The research was led by Margaret A. Pericak-Vance, associate dean for human genomic programs, the Dr. John T. Macdonald Foundation Professor of Human Genomics, and director of the John P. Hussman Institute for Human Genomics, along with Stephan Züchner, first author of the paper and director of the Center for Human Molecular Genomics at the Hussman Institute, and Byron Lam, professor of ophthalmology at Bascom Palmer Eye Institute.

“This was a powerful demonstration of what we can do with new genetic technologies,” Zuchner said. Important evidence to support this gene as the cause of RP comes from research with zebrafish, led by collaborator Julia Dallman, in the Department of Biology at UM. When researchers in her lab blocked the enzyme, the fish became blind.

Researchers from five areas of the University of Miami—the John P. Hussman Institute for Human Genomics, the Dr. John T. Macdonald Foundation Department of Human Genetics, Bascom Palmer Eye Institute, the Department of Biochemistry and Molecular Biology, and the Department of Biology—worked together to make this exciting discovery. Researchers from the Department of Psychiatry at Mount Sinai School of Medicine and the Center for Human Genetics Research at Vanderbilt University School of Medicine also contributed to the work.

“This research brings hope to families that have rare genetic diseases whose causes had formerly eluded researchers using traditional methods,” said Pericak-Vance, senior author on the paper. “We now can bring hope to families who formerly thought their situation was hopeless.”

“This is another example of how genomics research is critically important to our work here at the Miller School of Medicine,” said Pascal J. Goldschmidt, senior vice president for medical affairs and dean of the Miller School. “It makes a difference in people’s lives.

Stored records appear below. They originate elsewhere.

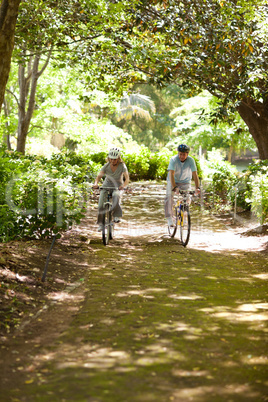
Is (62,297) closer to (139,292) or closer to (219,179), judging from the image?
(139,292)

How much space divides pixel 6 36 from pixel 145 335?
15.9ft

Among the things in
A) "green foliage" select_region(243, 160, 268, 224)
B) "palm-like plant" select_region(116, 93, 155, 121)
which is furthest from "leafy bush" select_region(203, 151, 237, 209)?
"palm-like plant" select_region(116, 93, 155, 121)

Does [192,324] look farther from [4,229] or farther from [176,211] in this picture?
[176,211]

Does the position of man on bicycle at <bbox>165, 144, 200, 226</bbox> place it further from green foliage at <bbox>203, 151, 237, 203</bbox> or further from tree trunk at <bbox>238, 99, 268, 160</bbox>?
green foliage at <bbox>203, 151, 237, 203</bbox>

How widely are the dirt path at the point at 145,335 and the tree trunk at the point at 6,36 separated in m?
3.00

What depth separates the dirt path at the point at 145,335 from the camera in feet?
12.7

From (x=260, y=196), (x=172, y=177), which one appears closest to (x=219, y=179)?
(x=260, y=196)

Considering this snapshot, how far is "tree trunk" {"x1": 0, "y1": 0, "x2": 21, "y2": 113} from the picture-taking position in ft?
24.0

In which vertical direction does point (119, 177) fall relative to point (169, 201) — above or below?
above

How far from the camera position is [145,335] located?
5027 millimetres

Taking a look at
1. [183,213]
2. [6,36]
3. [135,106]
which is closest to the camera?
[6,36]

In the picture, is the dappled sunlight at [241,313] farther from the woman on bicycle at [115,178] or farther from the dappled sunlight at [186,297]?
the woman on bicycle at [115,178]

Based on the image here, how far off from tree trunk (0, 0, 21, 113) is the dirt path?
300 cm

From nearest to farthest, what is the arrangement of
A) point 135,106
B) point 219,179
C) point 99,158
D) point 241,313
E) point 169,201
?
point 241,313
point 169,201
point 219,179
point 99,158
point 135,106
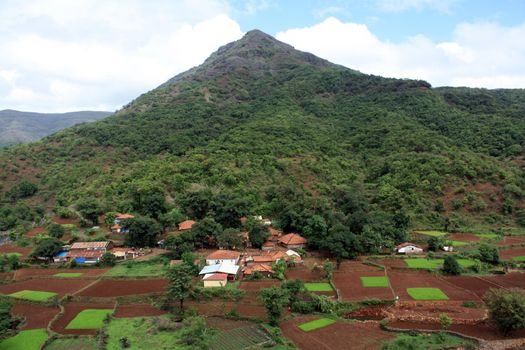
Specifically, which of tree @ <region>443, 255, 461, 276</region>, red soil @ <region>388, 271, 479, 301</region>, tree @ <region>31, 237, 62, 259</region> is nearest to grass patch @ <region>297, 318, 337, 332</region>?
red soil @ <region>388, 271, 479, 301</region>

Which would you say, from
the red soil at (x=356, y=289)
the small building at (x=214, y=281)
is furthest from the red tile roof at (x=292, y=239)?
the small building at (x=214, y=281)

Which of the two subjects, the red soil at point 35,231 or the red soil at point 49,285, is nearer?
the red soil at point 49,285

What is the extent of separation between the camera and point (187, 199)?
4984 cm

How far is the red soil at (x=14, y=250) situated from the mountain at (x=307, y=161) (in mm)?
9574

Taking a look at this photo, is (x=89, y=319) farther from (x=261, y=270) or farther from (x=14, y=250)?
(x=14, y=250)

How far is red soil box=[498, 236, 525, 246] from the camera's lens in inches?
1639

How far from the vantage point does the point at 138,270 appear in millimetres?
36469

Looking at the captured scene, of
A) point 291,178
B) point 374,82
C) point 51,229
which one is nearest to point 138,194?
point 51,229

In addition, it exemplifies the team approach to research we take here at UM.”

Retinitis pigmentosa refers to a large group of diseases that cause degeneration of the retina of the eye. The retina is located at the back of the eye and its role is to capture light that enters the eye, which is translated into images by the brain. In RP there is damage to the cells in the retina that capture light, known as cones and rods. Over time, these cells slowly stop working and vision deteriorates. One of the first signs of RP is night-blindness, or the slow adaptation to dim light. As RP progresses, people develop tunnel vision, which can eventually lead to a complete loss of vision. RP is diagnosed in approximately 1 in 3,000 to 4,500 people and is known to be caused by changes, or mutations, in many genes.

Lam has treated the Lidsky siblings with retinitis pigmentosa—Isaac Lidsky, Daria Zawadzki, and Ilana McGuinn—for several years. He called the RP finding an “exciting discovery.”

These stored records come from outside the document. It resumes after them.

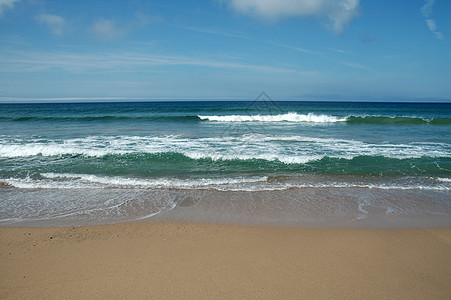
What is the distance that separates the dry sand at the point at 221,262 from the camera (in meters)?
3.25

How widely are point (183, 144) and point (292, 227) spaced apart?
9.36m

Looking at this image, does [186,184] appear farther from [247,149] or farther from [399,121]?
[399,121]

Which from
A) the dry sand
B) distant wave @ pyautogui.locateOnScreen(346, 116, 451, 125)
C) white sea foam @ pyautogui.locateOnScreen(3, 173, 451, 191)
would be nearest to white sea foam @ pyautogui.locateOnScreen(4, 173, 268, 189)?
white sea foam @ pyautogui.locateOnScreen(3, 173, 451, 191)

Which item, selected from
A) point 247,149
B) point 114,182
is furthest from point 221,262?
point 247,149

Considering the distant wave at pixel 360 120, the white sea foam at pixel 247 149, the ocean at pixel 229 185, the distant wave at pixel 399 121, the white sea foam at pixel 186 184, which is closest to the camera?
the ocean at pixel 229 185

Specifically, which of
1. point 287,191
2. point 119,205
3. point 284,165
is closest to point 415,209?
point 287,191

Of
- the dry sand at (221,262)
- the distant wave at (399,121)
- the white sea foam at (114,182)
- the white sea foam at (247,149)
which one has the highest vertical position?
the distant wave at (399,121)

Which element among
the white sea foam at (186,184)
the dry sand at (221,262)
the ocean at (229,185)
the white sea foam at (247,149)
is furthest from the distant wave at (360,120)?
the dry sand at (221,262)

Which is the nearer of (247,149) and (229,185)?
(229,185)

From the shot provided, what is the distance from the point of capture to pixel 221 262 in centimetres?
382

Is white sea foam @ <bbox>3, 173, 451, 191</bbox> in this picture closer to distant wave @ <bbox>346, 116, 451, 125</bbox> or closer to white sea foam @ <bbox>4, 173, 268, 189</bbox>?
white sea foam @ <bbox>4, 173, 268, 189</bbox>

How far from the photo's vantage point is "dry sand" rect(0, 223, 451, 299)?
325 centimetres

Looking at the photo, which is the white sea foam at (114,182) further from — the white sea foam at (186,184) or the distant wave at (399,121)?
the distant wave at (399,121)

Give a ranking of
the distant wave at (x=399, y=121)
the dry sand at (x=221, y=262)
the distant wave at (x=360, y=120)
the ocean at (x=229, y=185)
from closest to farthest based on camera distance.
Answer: the dry sand at (x=221, y=262) → the ocean at (x=229, y=185) → the distant wave at (x=399, y=121) → the distant wave at (x=360, y=120)
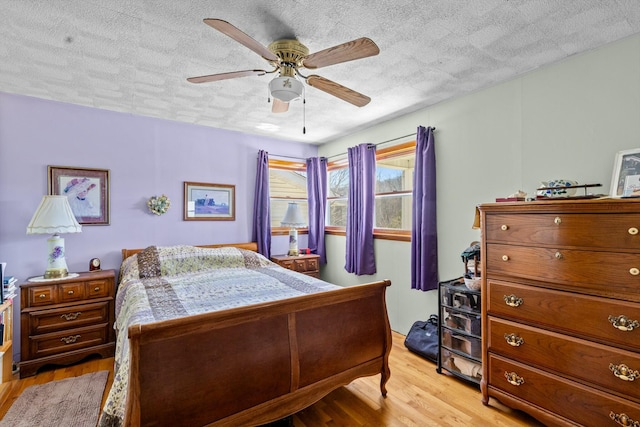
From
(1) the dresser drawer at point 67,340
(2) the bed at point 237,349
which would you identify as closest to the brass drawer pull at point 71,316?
(1) the dresser drawer at point 67,340

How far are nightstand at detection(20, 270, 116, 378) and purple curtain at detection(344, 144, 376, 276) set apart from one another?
104 inches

“Our success in identifying this novel DHDDS gene associated with retinitis pigmentosa demonstrates the power of new genetic methodology to find the cause of disease in small families,” said Lam. “Finding the genetic causes of retinal degeneration is important because it will lead to a better understanding of retinal biology overall.”

“The current findings will encourage further studies designed to examine the role of proteins in the formation and renewal of light-sensitive photoreceptor cells in the retina and how retinitis pigmentosa occurs,” said Eduardo Alfonso, chair of Bascom Palmer Eye Institute. “The ultimate implications are better patient care and the possibility of developing new therapies.”

While there is no cure for RP at this time, HIHG and Bascom Palmer researchers said the discovery holds promise to develop new avenues for therapy.

“We need to come at this from different angles,” explained Jeffery M. Vance, professor and chair of the Dr. John T. Macdonald Foundation Department of Human Genetics, professor of neurology and director of the Center for Genomic Medicine at the Hussman Institute for Human Genomics. Vance is also a co-author on the paper. “UM researchers are creating models using both zebrafish and skin cells from patients to develop possible treatments, but they will take some time to test.”

This study was supported by grants from the National Institutes of Health, Department of Defense, Hope for Vision, Research to Prevent Blindness, and the Florida Office of Tourism, Trade and Economic Development.